Is this patch (and some others) necessary for the new UAPI? If not,
could we please narrow down the patches to the minimum that is needed
for trying out the new UAPI?
Mikko Perttunen Jan. 13, 2021, 6:16 p.m. UTC | #4
On 1/13/21 6:29 PM, Dmitry Osipenko wrote:
> 13.01.2021 01:20, Mikko Perttunen пишет:
>> On 1/13/21 12:07 AM, Dmitry Osipenko wrote:
>>> 11.01.2021 16:00, Mikko Perttunen пишет:
>>>> -void host1x_intr_put_ref(struct host1x *host, unsigned int id, void
>>>> *ref)
>>>> +void host1x_intr_put_ref(struct host1x *host, unsigned int id, void
>>>> *ref,
>>>> +             bool flush)
>>>>    {
>>>>        struct host1x_waitlist *waiter = ref;
>>>>        struct host1x_syncpt *syncpt;
>>>>    -    while (atomic_cmpxchg(&waiter->state, WLS_PENDING,
>>>> WLS_CANCELLED) ==
>>>> -           WLS_REMOVED)
>>>> -        schedule();
>>>> +    atomic_cmpxchg(&waiter->state, WLS_PENDING, WLS_CANCELLED);
>>>>          syncpt = host->syncpt + id;
>>>> -    (void)process_wait_list(host, syncpt,
>>>> -                host1x_syncpt_load(host->syncpt + id));
>>>> +
>>>> +    spin_lock(&syncpt->intr.lock);
>>>> +    if (atomic_cmpxchg(&waiter->state, WLS_CANCELLED, WLS_HANDLED) ==
>>>> +        WLS_CANCELLED) {
>>>> +        list_del(&waiter->list);
>>>> +        kref_put(&waiter->refcount, waiter_release);
>>>> +    }
>>>> +    spin_unlock(&syncpt->intr.lock);
>>>> +
>>>> +    if (flush) {
>>>> +        /* Wait until any concurrently executing handler has
>>>> finished. */
>>>> +        while (atomic_read(&waiter->state) != WLS_HANDLED)

### SHORT PROBLEM A
Reproduce the portion of the host1x patch discussion starting with "Is this patch" and going on through "out the new UAPI?", without any changes.
### SHORT PROBLEM B
Write the next part of the host1x patch discussion, picking up after its final line.

### DATA LISTING
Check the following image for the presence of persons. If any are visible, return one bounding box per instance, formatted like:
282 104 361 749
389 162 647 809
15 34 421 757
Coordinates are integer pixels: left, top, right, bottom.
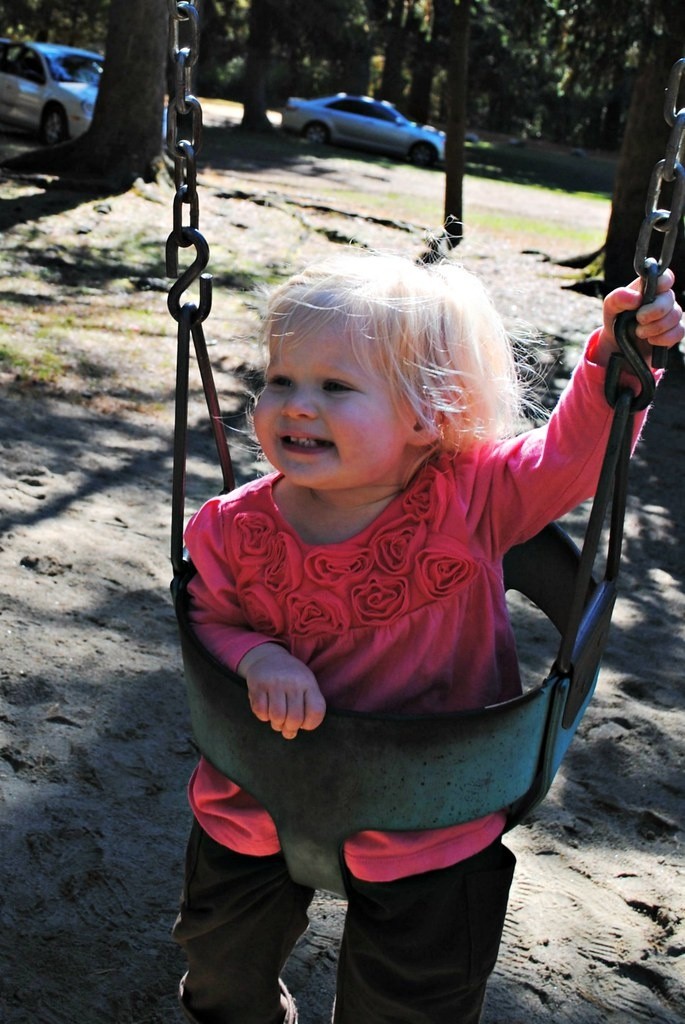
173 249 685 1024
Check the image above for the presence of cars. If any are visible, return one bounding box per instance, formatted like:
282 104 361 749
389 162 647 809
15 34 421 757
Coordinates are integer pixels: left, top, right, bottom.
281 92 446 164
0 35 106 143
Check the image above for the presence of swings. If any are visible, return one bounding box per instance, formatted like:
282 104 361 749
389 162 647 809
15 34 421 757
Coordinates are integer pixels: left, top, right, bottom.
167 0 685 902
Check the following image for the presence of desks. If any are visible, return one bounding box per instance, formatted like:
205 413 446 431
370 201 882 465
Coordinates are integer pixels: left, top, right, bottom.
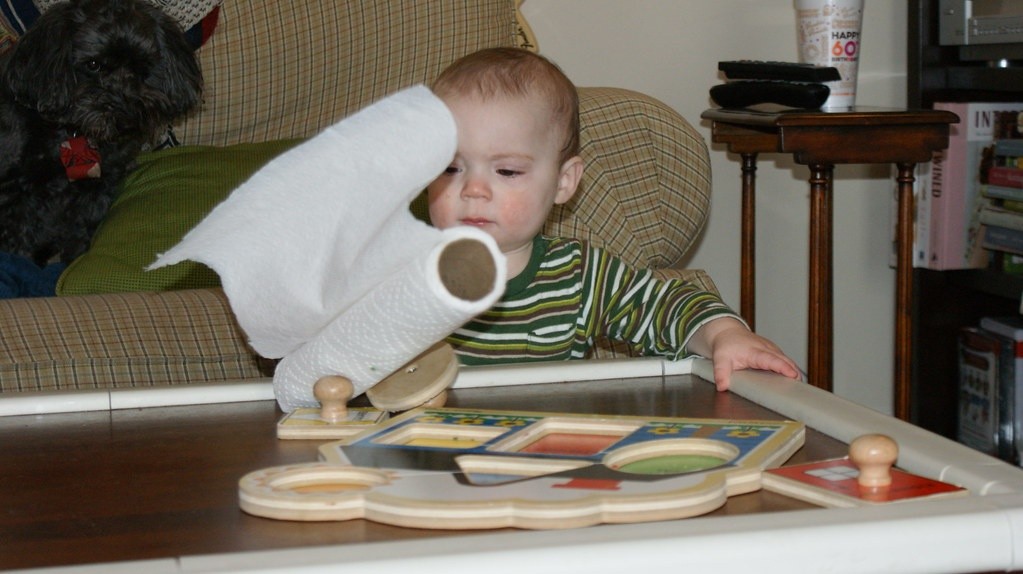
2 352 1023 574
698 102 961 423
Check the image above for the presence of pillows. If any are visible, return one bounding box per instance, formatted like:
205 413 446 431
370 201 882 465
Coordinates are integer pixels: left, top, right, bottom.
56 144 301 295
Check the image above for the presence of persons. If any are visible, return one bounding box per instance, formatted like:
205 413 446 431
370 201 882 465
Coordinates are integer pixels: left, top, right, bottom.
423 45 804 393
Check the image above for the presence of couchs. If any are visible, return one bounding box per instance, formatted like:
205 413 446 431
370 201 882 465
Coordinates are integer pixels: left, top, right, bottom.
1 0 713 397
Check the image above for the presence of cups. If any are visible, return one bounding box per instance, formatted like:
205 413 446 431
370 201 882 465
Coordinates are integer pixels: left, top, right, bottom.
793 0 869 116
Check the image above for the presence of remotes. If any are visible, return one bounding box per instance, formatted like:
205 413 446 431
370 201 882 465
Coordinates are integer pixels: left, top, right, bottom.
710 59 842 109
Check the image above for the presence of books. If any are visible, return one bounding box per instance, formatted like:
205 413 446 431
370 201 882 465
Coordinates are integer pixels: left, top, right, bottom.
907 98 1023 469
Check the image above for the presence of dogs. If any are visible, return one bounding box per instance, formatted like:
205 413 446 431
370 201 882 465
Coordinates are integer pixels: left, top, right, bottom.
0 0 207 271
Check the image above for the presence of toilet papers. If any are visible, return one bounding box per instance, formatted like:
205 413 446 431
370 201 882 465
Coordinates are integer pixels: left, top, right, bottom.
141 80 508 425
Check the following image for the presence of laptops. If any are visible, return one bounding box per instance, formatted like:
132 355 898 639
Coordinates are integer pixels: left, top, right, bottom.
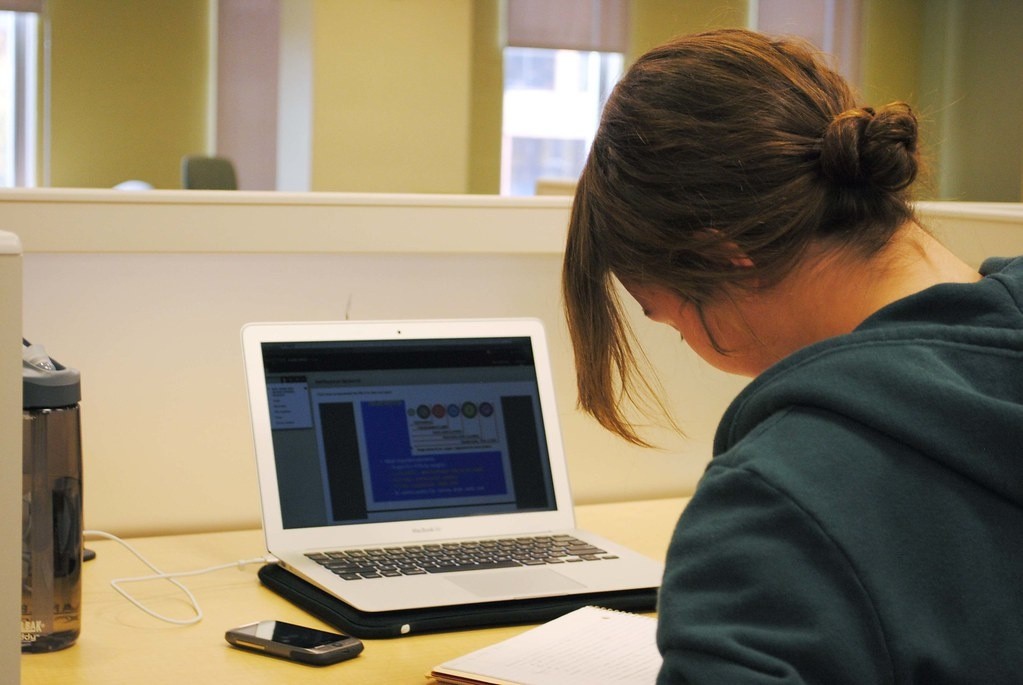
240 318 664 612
* * *
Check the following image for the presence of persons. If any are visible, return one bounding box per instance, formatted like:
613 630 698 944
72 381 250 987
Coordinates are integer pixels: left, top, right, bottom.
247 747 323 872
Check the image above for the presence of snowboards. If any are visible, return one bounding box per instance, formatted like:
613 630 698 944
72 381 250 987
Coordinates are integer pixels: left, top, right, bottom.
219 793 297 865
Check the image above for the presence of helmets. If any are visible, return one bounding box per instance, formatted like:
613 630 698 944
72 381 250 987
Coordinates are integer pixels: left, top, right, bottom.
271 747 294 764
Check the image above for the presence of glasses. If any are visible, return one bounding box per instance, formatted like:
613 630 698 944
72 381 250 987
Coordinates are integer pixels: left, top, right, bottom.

### WRITTEN REPLY A
Is this patch (and some others) necessary for the new UAPI? If not,
could we please narrow down the patches to the minimum that is needed
for trying out the new UAPI?

### WRITTEN REPLY B
>>>> +            cpu_relax();
>>>> +    }
>>>
>>> A busy-loop shouldn't be used in kernel unless there is a very good
>>> reason. The wait_event() should be used instead.
>>>
>>> But please don't hurry to update this patch, we may need or want to
>>> retire the host1x-waiter and then these all waiter-related patches won't
>>> be needed.
>>>
>>
>> Yes, we should improve the intr code to remove all this complexity. But
>> let's merge this first to get a functional baseline and do larger design
>> changes in follow-up patches.
>>
>> It is cumbersome for me to develop further series (of which I have
>> several under work and planning) with this baseline series not being
>> merged. The uncertainty on the approval of the UAPI design also makes it
>> hard to know whether it makes sense for me to work on top of this code
>> or not, so I'd like to focus on what's needed to get this merged instead
>> of further redesign of the driver at this time.
> 
> Is this patch (and some others) necessary for the new UAPI? If not,
> could we please narrow down the patches to the minimum that is needed
> for trying out the new UAPI?
> 

Yes, it is necessary. I tried to revert it and half the tests in the 
test suite start failing.

I think patches 01, 03, 14 and 17 are not strictly required, though 
reverting 03 will cause one of the syncpoint tests to fail.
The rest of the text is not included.